What are UCR Fees and how do they work?
Your plan may limit the allowable amount for services will be based upon the Usual, Customary and Reasonable (UCR) Fee Schedule for the treating dental office zip code. For example:
A 90% UCR Fee Schedule means the plan will allow the fees that 9 out of 10 dentists charge for services within the treating dental office zip code.
Any difference between the billed amount for a given service and the 90% UCR allowed amount for the treating dental office zip code is the patient’s responsibility.
You can contact Member Services at 855-844-0626 and they will provide the allowable UCR amount for a given service within the treating dental office’s zip code.
Are all dental services covered by my Direct Dental Plan?
Your Plan Benefit Summary describes the services covered by your plan, as well as limitations and exclusions. Your Plan Benefit Summary is available to you in the Member Web Portal or from your HR team.
Does my Direct Dental Plan cover braces or orthodontic care?
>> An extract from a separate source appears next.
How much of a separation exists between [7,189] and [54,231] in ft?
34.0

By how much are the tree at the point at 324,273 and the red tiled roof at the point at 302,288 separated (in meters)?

Your Plan Benefit Summary describes the services covered by your plan. Your Plan Benefit Summary is available to you in the Member Web Portal or from your HR team. For more information on how Direct Dental pays orthodontic benefits please click here.
How do I coordinate benefits with another dental plan?
If you are the primary subscriber and you receive care, Direct Dental is the primary carrier, and secondary benefits are handled by your secondary carrier.
If a dependent with their own primary coverage receives care, we use the Explanation of Benefits (EOB) from the dependent’s primary carrier and pay benefits against what remains from the primary carrier.
Please contact Member Services at 855-844-0626 to provide additional coverage information.
What is a pre-claim estimate for benefits?
For more extensive treatments, a dentist can request a cost estimate from Direct Dental. This pre-claim estimate will let you know in advance what procedures are covered and how much you will have to pay towards the treatment.
What is my remaining available balance?
The amount of your remaining available balance, as well as your claim status and history, can be found in the Member Web Portal under the Benefit tab in the top navigation panel.
You may also contact Member Services at 855-844-0626 for assistance with your balance and more.